### WORK REQUIRED
Once every line below has been checked for "mountain", give only the number of lines that have it.

++++ RECORDED DATA ++++

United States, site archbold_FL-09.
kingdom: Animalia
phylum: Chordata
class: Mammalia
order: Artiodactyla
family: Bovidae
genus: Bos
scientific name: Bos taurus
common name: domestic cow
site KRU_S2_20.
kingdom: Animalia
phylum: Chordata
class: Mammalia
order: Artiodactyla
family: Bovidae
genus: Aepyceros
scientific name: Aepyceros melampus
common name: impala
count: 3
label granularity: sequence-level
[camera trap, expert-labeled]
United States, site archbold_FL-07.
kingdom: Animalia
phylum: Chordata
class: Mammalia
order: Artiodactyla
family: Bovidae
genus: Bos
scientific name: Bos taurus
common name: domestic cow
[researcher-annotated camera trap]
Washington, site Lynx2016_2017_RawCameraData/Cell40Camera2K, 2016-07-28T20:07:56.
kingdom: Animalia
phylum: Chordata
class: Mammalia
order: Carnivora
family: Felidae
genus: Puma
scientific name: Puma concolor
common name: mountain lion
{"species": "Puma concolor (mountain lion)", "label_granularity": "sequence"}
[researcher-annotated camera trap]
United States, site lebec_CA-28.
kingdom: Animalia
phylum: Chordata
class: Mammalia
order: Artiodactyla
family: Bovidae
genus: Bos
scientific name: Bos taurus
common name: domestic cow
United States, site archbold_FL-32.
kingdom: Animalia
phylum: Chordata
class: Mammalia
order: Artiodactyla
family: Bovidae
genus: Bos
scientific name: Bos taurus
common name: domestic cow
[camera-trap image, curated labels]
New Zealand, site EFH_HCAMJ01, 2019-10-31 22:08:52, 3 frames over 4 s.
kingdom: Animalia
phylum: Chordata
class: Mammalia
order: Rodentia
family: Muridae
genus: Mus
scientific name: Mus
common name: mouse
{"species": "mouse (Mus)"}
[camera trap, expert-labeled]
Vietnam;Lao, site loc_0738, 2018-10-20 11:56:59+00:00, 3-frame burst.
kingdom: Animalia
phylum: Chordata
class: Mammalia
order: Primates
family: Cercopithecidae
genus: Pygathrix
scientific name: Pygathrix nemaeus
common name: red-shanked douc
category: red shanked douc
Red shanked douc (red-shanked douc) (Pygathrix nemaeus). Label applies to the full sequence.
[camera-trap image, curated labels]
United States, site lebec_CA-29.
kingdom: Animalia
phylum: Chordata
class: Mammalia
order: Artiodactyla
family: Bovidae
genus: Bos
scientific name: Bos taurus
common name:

++++

### ANSWER TO THIS TASK
2